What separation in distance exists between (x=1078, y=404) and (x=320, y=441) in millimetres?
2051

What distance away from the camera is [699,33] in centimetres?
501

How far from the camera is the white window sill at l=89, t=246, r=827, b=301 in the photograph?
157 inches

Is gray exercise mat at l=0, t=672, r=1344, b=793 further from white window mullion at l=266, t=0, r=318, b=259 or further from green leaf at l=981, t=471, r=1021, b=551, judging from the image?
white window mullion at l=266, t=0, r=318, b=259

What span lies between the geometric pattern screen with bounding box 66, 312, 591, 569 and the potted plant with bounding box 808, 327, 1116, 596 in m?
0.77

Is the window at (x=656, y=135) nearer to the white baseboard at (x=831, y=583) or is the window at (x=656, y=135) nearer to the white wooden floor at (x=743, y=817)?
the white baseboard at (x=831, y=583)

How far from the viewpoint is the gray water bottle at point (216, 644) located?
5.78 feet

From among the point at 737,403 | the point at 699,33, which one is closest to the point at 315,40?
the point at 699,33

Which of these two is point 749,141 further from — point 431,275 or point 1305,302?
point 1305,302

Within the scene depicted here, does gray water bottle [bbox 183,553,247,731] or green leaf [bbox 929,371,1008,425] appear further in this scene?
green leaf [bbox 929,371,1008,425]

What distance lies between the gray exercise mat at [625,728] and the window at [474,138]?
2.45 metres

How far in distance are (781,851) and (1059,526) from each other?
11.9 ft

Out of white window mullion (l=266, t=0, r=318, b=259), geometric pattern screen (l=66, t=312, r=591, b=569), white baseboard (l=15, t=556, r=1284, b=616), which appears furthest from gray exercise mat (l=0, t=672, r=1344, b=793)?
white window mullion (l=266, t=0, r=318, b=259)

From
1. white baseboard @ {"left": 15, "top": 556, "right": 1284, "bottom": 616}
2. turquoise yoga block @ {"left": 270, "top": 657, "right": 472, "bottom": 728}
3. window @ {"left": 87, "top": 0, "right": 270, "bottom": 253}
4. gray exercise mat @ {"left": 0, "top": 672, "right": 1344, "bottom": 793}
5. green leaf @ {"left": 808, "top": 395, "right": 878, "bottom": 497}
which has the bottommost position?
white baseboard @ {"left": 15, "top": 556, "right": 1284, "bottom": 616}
◆ ◆ ◆ ◆ ◆ ◆ ◆
## [BRIEF]
Copy the lines word for word, beginning at the line that contains "Out of white" and continuing through the final line above.

## [FINISHED EXERCISE]
Out of white window mullion (l=266, t=0, r=318, b=259), geometric pattern screen (l=66, t=312, r=591, b=569), white baseboard (l=15, t=556, r=1284, b=616), which appears furthest from gray exercise mat (l=0, t=672, r=1344, b=793)?
white window mullion (l=266, t=0, r=318, b=259)

From
1. white baseboard @ {"left": 15, "top": 556, "right": 1284, "bottom": 616}
2. turquoise yoga block @ {"left": 270, "top": 657, "right": 472, "bottom": 728}
3. window @ {"left": 87, "top": 0, "right": 270, "bottom": 253}
4. gray exercise mat @ {"left": 0, "top": 672, "right": 1344, "bottom": 793}
5. green leaf @ {"left": 808, "top": 395, "right": 878, "bottom": 497}
which has the bottommost position?
white baseboard @ {"left": 15, "top": 556, "right": 1284, "bottom": 616}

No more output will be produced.